Music has a unique capacity to stir the passions and influence attitudes and beliefs. Its universal appeal and the many uses to which it has been put — in psychotherapy, geriatrics, advertising, and even in military parades — testify to its potent effect on human emotions. Music’s protean character makes it easy to forge alliances with words, as in song and drama, and with physical movement, as in dance.

The production of music has been altered by the advent of electronic machinery that makes it possible to record, rework, and transmit musical sounds that were formerly impossible to hear and produce. Musicians have responded with new techniques that extend the expressive power of the instrument and its sound.

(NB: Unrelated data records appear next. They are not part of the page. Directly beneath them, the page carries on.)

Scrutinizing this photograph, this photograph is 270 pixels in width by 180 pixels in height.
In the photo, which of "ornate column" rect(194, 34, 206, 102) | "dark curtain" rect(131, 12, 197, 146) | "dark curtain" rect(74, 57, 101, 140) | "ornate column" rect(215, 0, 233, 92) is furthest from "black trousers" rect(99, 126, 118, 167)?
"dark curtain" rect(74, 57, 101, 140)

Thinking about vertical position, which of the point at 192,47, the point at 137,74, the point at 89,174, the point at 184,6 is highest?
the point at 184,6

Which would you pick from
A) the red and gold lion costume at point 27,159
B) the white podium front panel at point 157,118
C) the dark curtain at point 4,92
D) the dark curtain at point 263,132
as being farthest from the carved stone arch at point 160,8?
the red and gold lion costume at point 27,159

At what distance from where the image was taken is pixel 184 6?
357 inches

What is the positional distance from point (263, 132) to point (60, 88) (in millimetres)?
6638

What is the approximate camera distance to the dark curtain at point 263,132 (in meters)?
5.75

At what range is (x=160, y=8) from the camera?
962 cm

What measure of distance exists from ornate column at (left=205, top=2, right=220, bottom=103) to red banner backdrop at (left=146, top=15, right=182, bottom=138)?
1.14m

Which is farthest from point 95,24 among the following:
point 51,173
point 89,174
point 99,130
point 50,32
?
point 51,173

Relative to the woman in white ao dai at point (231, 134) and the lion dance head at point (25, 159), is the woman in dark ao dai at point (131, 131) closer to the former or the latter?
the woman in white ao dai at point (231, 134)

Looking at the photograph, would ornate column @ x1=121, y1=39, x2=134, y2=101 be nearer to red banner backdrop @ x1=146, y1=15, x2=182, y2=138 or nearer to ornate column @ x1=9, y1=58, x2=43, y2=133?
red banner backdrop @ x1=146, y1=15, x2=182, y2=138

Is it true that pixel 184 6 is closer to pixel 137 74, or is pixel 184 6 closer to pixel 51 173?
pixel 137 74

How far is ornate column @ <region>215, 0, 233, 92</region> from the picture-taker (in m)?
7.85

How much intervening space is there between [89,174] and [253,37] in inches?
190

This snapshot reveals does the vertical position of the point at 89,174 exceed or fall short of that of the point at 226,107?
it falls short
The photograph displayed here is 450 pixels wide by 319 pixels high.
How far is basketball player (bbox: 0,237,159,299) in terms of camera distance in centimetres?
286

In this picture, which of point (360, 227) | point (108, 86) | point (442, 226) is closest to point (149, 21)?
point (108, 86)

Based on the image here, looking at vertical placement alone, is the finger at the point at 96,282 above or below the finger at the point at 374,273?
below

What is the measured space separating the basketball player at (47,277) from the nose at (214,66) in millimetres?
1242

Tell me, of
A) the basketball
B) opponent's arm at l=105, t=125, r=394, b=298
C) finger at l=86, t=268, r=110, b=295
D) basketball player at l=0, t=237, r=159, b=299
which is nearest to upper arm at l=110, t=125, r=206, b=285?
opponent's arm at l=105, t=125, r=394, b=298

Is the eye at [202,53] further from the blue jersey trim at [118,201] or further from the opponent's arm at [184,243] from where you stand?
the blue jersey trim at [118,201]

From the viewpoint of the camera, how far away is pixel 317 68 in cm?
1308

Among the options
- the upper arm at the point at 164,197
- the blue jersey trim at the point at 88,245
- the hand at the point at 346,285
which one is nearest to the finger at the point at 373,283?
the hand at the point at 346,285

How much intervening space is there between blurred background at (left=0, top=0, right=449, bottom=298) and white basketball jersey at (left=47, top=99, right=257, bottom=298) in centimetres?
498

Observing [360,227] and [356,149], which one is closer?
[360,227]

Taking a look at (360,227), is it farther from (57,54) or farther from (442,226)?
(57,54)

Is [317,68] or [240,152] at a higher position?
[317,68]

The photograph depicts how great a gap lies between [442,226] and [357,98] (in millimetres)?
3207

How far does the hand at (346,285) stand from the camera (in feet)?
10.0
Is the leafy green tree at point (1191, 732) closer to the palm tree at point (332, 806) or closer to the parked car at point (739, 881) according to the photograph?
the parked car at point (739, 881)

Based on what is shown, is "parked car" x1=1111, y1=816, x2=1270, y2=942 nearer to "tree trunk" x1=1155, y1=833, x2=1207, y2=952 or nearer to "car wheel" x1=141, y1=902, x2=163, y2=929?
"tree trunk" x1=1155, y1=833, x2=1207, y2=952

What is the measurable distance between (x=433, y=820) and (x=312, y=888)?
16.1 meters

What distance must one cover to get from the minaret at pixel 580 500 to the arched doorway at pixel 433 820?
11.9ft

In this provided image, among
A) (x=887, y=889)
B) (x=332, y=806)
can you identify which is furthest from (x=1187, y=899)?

Although most theorists agree that music is a cultural phenomenon, there are a wide variety of other ideas about its function and meaning. Some focus on its relationship to emotion and evoked response; others, like the 3rd-century philosopher Sextus Empiricus, believe that music is an art of tones and rhythms that means nothing outside itself; still others, such as the 19th-century English psychologist Edmund Gurney (1847-88), postulate a special musical intuition and assert that music can move the heart as well as the mind.

Rhythmic groupings of beats in a song are known as MEASURES. A measure may have 2, 3, or 4 beats; songs that are grouped into simple meter sound straight and even, while those in compound subdivision have a rhythm that can be described as “swung.” Musical phrases can also be SUBDIVIDED into two equal halves (DUPLETE) or three equal thirds (TRIPLE). This division gives a song its BEAT — the tempo, or pace.